There was a hum and that timeless feeling they'd come to recognize as a transition through a Space gate. As they passed through the Gate into space on the other side, there was a red flash and alarms started sounding.

"Transition complete," Garnes said. "Gate shut down."

"Where are we?" Andy said, frowning at the planet on the view screen.

"That... appears to be Saturn?" Garnes said. "Locking on local nav beacons. Yes, we're now in orbit around Saturn."

"Can we see the Gate?" Andy asked. "Wouldn't someone have noticed it out here by now?"

"No one noticed that Stargate in the asteroid field," Ginny said. "If they don't have their scanners looking for it, it might be invisible."

"That's different," Andy said, as the main view scene rotated until it was pointing back the way they'd come. A large, heat scorched object seemed to have taken up orbit around Saturn and the distinct outline of a space gate could be seen between them and it.

"What is that?" Andy said. "Behind the Gate?"

"Incoming transmission," Garnes said. "It's from Fleet."

"Put it on the comm," Andy said.

"Lucia, this is Flag control, please confirm your location," a firm voice said.
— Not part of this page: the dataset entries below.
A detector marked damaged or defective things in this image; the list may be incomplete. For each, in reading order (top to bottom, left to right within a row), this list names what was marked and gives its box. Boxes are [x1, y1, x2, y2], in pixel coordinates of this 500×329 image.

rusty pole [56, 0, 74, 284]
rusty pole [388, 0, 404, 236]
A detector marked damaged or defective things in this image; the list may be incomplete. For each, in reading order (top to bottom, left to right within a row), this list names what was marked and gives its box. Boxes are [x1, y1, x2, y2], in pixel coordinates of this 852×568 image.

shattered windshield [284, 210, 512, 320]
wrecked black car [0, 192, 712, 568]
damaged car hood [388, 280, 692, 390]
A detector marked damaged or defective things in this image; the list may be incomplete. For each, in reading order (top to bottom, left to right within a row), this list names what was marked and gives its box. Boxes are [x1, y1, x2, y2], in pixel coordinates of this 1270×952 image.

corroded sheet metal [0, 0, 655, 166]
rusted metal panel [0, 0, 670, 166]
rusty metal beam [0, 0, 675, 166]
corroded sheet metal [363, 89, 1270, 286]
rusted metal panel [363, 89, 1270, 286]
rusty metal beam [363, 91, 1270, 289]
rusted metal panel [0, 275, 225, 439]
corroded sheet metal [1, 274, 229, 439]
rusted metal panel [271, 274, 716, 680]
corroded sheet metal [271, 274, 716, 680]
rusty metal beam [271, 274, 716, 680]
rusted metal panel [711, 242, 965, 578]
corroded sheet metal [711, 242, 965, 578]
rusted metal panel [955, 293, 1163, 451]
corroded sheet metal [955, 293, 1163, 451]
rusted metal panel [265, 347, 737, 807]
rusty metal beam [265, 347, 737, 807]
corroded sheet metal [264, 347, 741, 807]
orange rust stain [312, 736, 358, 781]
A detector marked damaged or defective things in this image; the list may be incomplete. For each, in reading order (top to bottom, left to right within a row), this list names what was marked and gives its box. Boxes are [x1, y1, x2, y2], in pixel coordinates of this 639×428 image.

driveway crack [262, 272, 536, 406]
"Flag, this is Lucia. We appear to be orbiting Saturn in the Sol system," Garnes said.

"This better be good," the unmistakable voice of Lady Air said, over the comm. "What are you doing here?" There was a pause "And what happened to the wreck."

"Wreck?" Garnes said. "Lady Air, we jumped here through a Furling Space Gate in Sector Zed Alpha Three. We don't know anything about a wreck."

"Of course you don't," Lady Air said. "Report to Research Station Ex-Theta-Seven."

"Yes, Lady Air," Garnes said. The sounds of the comm being disengaged echoed across the ship's comm. "Apparently we're going to Ex-Theta-Seven."

"That's a new one," Dart said over the comm. "Where is it?"

"Looks like we're several minutes away," Garnes said. "It's on Titan. Looks like it's designated for restricted research."

"Great. One of those kind of secret bases," Ginny said. "Our wills are in order aren't they?" she said to Harry.

"Before we joined the Lucia," Harry said. "It's all in order. I'm not an amateur."

"Aren't you being a little paranoid?" Andy asked.

"Secret Fleet research stations aren't as dangerous as Shadow research stations," Harry said. "But 'Here be dragons' is always a wise approach to entering one."

"I'm sure the Council doesn't experiment on Clan," Andy said. "There are Clan laws against that kind of thing."

"What you don't know doesn't need a law," Ginny said.

"Approaching Ex-Theta-Seven," Garnes said. "It appears to have enclosed landing pads. Stay buckled in until the all clear is given."

What followed was a long ten minutes of noise and bumps and shaking. At some point it stopped and there was a long hum, before several lights on Garnes' control panel went green.

"All clear," Garnes said. "Stay in your EV suits, this is a class seven facility."

"Ugh! Earthquakes!" Ginny said. "They couldn't build a base in space like any sane mad scientist?"

"Your escort is approaching," Garnes said.

"Anyone we know?" Harry said, peering over her shoulder at her control panel.

"Who would we know out here?" Ginny said. "Looks like the usual welcoming committee for a member of the Clan Council. Looks like they're here for you Lady Romana. Guess they aren't going to throw us in the brig for being somewhere we shouldn't be."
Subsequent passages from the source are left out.